Himpunan tandan pisang tanduk di tepi jalan mengganggu pedestrian.

▒ Lama baca < 1 menit

Pisang tanduk di pinggir Jalan Pasar Kecapi, Jatirahayu, Pondokmelati, Kobek, Jabar — Blogombal.com

Puluhan tandan pisang tanduk ini ditaruh di pinggir jalan karena ruang warung pisang tak mampu menampungnya. Akibatnya pejalan kaki di Jalan Pasar Kecapi, Jatirahayu, Pondokmelati, Kobek, Jabar, pun terhalang.

Jadi, pisang-pisang itu ditaruh di trotoar? Tidak. Kenapa? Tak ada trotoar. Yang ada di sepanjang jalan itu hanyalah bahu jalan sempit, ada yang ditutup semen, ada yang hanya tanah, dan ada pula yang ditumbuhi rumput liar tinggi bercampur sampah.

Lalu? Yah bagaimana lagi, warga sekitar mungkin tak keberatan. Jadi, anggap saja tak ada masalah. Dari sisi saya, saya bukanlah warga area itu. Misalnya pun saya warga sana, apakah suara saya didengar padahal saya tak memobilisasi dukungan?

Lagi pula saya selain harus protes kepada penjual, kepada siapa saya harus mengadu: RT, RW, lurah, camat, wali kota, ormas galak, atau cukup di media sosial? Benar kata saudara saya yang memilih bekerja dan tinggal di luar negeri, “Di Indonesia nggak ada kepastian.”

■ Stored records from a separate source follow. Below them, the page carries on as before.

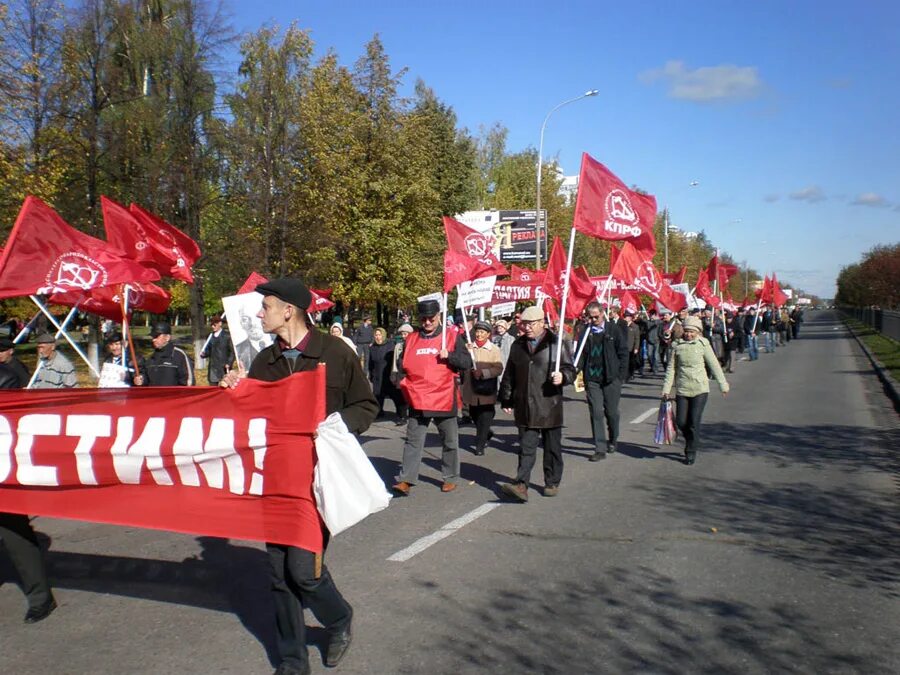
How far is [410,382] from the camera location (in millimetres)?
8711

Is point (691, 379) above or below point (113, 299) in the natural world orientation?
below

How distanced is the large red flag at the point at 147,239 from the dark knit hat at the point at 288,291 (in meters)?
5.90

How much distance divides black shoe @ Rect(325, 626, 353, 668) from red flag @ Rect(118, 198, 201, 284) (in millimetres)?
6534

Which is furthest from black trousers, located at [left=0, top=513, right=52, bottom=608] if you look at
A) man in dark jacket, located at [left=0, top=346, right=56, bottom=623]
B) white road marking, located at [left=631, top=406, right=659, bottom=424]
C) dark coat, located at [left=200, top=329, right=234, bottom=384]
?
dark coat, located at [left=200, top=329, right=234, bottom=384]

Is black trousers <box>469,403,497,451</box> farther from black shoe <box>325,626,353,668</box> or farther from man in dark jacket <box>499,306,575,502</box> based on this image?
black shoe <box>325,626,353,668</box>

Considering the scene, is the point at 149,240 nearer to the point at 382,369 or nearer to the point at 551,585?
the point at 382,369

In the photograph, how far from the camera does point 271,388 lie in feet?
14.0

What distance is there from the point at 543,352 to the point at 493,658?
4112mm

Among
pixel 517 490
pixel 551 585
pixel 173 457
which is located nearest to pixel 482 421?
pixel 517 490

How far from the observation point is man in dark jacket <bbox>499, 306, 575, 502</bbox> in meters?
8.00

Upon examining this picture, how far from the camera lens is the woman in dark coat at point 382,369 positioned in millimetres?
14406

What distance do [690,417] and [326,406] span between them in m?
6.97

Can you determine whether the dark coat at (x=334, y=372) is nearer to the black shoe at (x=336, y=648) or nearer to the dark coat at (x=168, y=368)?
the black shoe at (x=336, y=648)

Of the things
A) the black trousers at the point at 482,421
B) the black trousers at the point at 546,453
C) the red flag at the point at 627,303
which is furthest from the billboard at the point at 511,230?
the black trousers at the point at 546,453
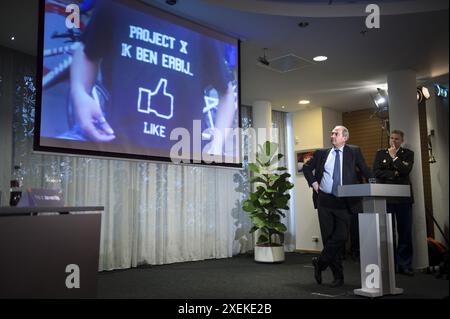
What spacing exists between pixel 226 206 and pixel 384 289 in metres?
3.66

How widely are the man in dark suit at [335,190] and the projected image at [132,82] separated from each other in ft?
3.26

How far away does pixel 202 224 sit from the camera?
6066mm

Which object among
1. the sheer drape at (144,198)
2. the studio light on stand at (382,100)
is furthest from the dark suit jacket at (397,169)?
the sheer drape at (144,198)

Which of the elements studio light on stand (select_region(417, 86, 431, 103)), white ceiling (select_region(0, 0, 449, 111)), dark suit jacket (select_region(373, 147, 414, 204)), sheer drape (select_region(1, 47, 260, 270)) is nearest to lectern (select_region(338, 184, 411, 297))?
white ceiling (select_region(0, 0, 449, 111))

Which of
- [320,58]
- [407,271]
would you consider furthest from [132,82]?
[407,271]

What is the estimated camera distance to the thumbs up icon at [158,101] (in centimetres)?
342

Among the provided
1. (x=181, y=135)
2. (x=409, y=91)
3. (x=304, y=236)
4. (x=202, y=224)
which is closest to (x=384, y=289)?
(x=181, y=135)

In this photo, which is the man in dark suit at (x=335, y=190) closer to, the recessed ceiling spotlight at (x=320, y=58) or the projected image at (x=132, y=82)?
the projected image at (x=132, y=82)

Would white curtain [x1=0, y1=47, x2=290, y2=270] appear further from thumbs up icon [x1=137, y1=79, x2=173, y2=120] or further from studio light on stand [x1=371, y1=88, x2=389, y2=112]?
studio light on stand [x1=371, y1=88, x2=389, y2=112]

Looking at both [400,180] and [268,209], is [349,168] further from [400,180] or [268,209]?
[268,209]

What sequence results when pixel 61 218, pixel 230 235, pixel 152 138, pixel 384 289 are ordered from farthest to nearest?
pixel 230 235
pixel 152 138
pixel 384 289
pixel 61 218

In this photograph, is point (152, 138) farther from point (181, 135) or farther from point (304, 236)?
point (304, 236)

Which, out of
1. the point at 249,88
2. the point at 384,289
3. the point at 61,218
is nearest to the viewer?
the point at 61,218

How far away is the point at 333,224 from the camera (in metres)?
3.41
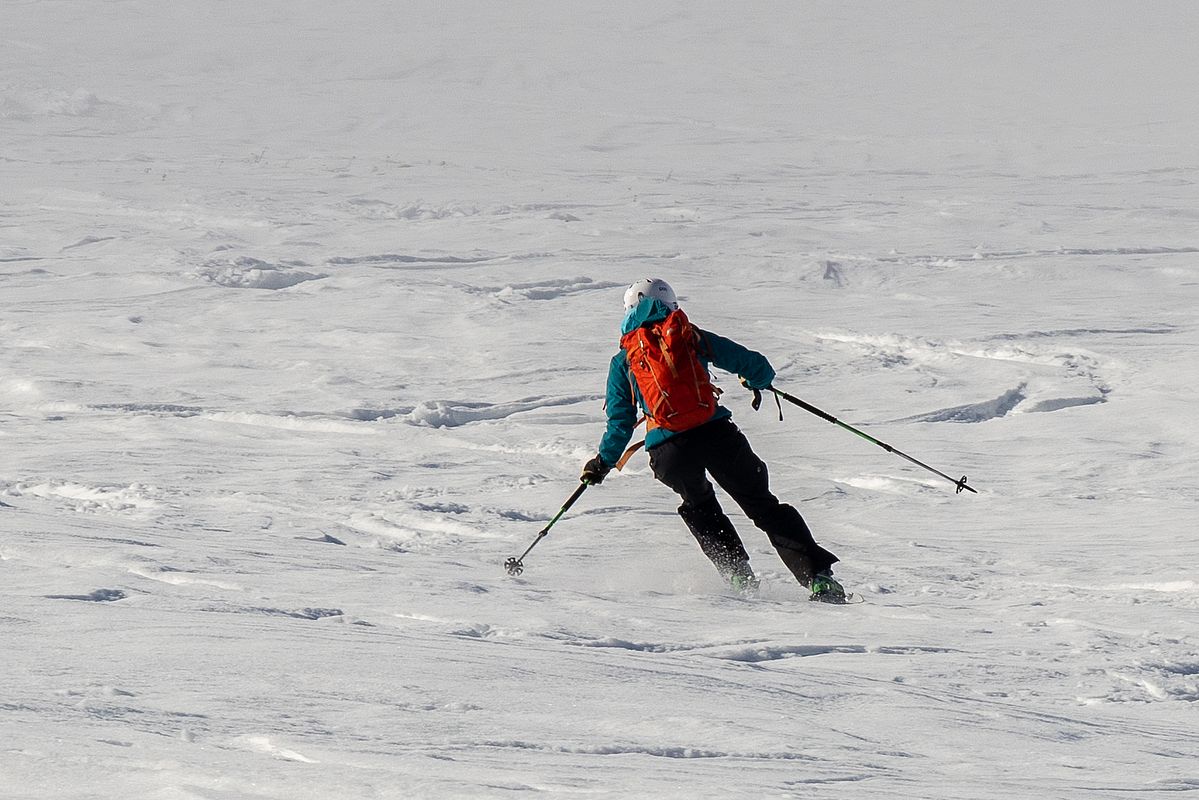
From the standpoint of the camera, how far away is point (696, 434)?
5.27m

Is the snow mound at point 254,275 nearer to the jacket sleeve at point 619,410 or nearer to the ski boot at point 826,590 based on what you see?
the jacket sleeve at point 619,410

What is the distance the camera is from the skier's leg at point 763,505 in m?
5.20

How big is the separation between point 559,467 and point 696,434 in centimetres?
234

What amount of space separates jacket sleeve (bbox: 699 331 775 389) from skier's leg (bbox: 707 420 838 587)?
0.24 m

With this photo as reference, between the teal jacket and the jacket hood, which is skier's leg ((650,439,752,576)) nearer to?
the teal jacket

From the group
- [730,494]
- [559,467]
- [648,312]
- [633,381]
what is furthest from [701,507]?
[559,467]

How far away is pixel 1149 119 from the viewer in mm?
27469

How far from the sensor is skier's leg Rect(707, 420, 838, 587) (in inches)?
205

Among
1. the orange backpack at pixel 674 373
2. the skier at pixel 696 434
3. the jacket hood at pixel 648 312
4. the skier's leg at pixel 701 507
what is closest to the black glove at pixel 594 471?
the skier at pixel 696 434

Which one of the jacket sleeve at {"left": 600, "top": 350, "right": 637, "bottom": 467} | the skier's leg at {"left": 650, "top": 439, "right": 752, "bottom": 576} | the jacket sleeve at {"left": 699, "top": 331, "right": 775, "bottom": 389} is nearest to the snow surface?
the skier's leg at {"left": 650, "top": 439, "right": 752, "bottom": 576}

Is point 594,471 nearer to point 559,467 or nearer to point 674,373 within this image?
point 674,373

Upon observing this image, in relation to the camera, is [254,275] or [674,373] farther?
[254,275]

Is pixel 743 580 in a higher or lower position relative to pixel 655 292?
lower

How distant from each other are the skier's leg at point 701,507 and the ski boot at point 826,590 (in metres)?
0.32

Tetapi dari sisi penjual pisang, boleh jadi ada kepastian. Buktinya pisang tak dia awasi tidak hilang. Artinya aman lapan anem. Saya tak tahu apakah setelah warung tutup pisang itu akan ditutupi plastik. Atau mungkin warung itu malah buka 24 jam? Saya juga tak tahu bagaimana kalau hujan.